▶ [What is expected]:
Update the listing below from the line with "Order from closest" to the line with "- the person's arm at bbox=(34, 70, 50, 88)", swapping "smiling face" for "grinning face" and leaving the rest untouched.

▶ [Provided records]:
-- -- --
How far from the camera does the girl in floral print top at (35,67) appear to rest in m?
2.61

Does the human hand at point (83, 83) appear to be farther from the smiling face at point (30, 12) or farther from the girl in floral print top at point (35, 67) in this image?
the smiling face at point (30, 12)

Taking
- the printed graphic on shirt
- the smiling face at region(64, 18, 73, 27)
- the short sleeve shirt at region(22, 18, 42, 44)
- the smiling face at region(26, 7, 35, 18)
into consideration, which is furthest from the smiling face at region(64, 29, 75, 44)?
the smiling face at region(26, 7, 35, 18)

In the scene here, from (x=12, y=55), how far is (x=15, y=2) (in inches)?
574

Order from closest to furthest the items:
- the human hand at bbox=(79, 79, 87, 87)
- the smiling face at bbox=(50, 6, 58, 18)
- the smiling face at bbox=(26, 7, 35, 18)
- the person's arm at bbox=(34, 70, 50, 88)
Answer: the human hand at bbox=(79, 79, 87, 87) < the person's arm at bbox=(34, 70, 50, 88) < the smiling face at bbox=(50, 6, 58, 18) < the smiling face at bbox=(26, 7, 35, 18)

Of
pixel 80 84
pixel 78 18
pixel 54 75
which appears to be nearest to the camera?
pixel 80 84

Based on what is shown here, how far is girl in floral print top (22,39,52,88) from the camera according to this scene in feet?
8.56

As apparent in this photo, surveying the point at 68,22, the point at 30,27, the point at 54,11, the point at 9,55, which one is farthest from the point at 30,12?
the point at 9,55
-- -- --
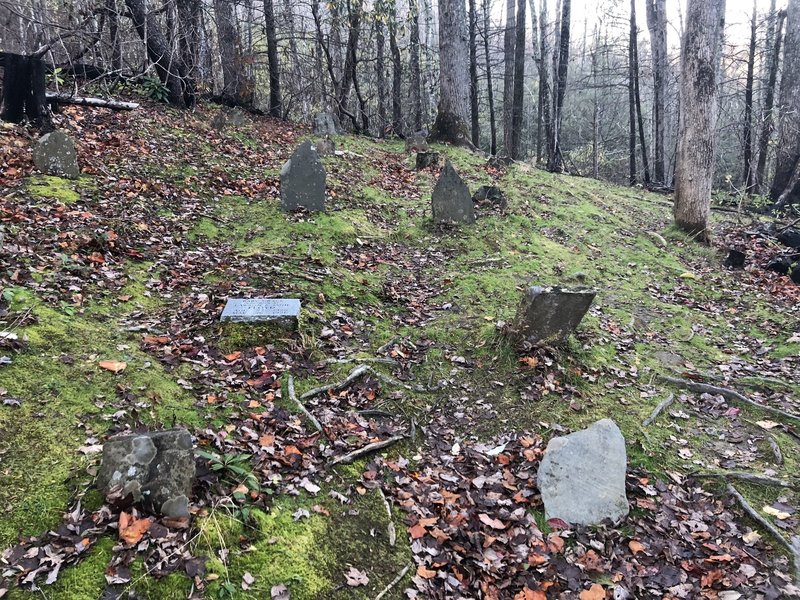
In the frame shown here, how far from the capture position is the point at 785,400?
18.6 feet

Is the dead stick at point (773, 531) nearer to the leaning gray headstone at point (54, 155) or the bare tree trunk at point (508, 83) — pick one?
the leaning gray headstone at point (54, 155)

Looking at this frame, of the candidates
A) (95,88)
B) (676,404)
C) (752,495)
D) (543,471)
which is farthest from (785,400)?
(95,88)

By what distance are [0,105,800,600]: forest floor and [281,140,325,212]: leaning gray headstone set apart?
-- -- --
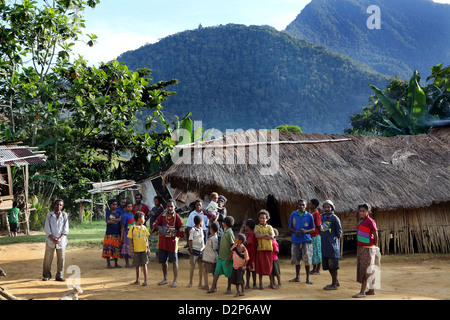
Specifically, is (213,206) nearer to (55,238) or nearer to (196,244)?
-- -- --
▶ [Answer in full]:
Order from closest to furthest the items:
- the human hand at bbox=(79, 79, 87, 87)
- the grinning face at bbox=(50, 6, 58, 18)
- the grinning face at bbox=(26, 7, 35, 18)
- the person's arm at bbox=(34, 70, 50, 88)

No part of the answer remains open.